The incident in Zakouma involved the poaching of two adult females in the west of the park; a tragedy that also left two calves without their mothers. The younger of the two calves, estimated to be less than
two months old, was transported by the Zakouma plane to the park headquarters. It was being hand-fed until it died on Monday after succumbing to the trauma it had experienced.
The situation in Zakouma was detected during a routine aerial surveillance flight when the park's pilot observed a herd of about 30 elephants congregated in a defensive position and two poachers and their horses hiding under a nearby tree. He alerted the control room at Zakouma and a nearby anti-poaching horse patrol was instantly diverted to the area during which they discovered that the tusks had been removed from one of the carcasses. Immediate efforts to track the offenders were hampered by rain which covered their tracks but follow-up operations are still underway and a reward has been offered for information leading to their arrest.
Sadly the incident brings to an end Zakouma's four year record of no poaching inside the park. The reality is that detecting small poaching teams and tracking and apprehending them is more difficult than with larger groups.
The incident at Garamba was equally tragic and involved the discovery of five elephant carcasses and the offending poachers in an area between the park and the Azande domaine de chasse. Despite the rapid intervention by three patrol units to the area, the poachers managed to escape and efforts to track them have been impeded by high water levels and long grass which is the norm at this time of the year.
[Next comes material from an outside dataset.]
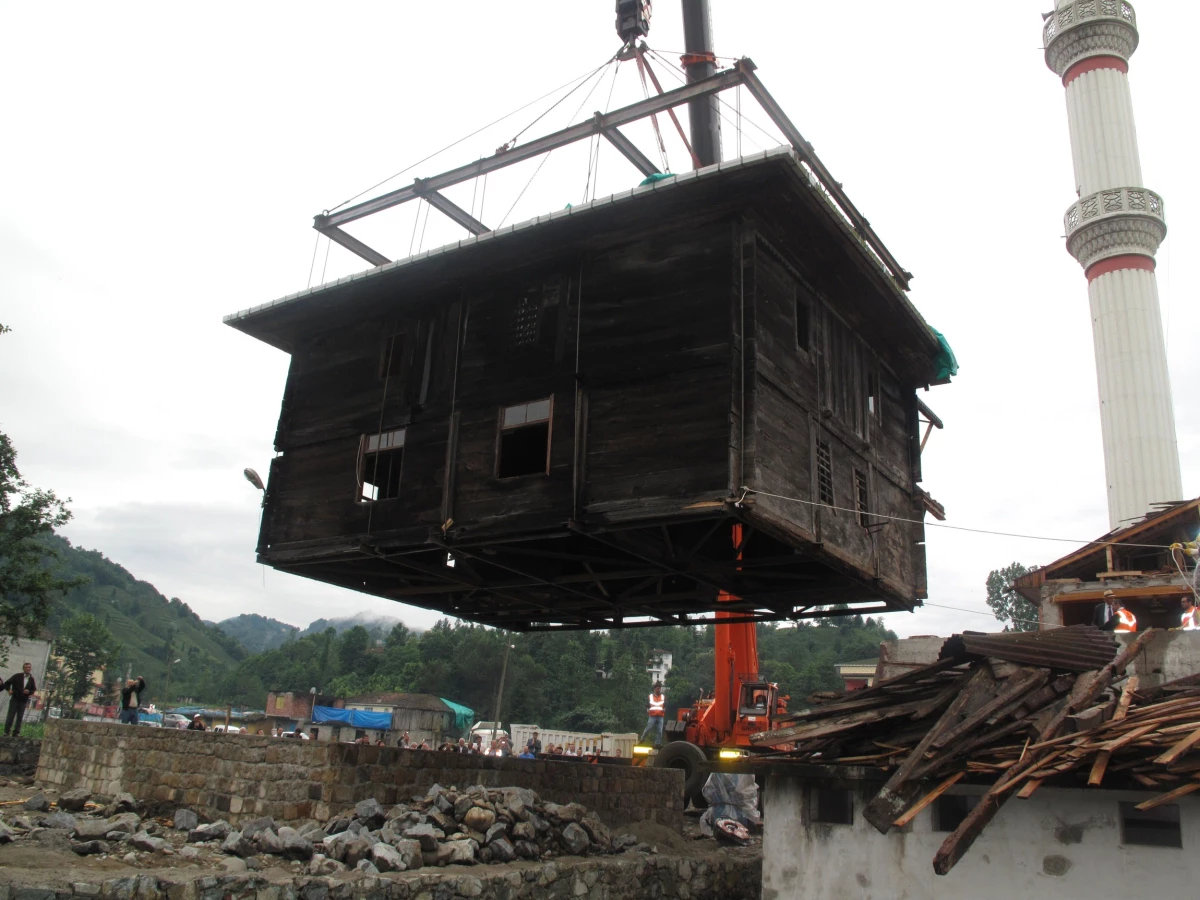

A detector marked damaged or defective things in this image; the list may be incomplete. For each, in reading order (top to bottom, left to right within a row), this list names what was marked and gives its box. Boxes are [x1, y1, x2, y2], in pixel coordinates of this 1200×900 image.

The discovery of a single poached elephant at Liwonde National Park in Malawi is the first indication for the African Parks management team as to the challenges that lie ahead. In July, African Parks entered into agreements with the Government of Malawi to manage Liwonde National Park and Nkhotakota Wildlife Reserve for 20 years.
"While it pains me to be the bearer of poaching news, I am confident that our follow-up operations and rewards will yield some results, "said Peter Fearnhead, CEO African Parks.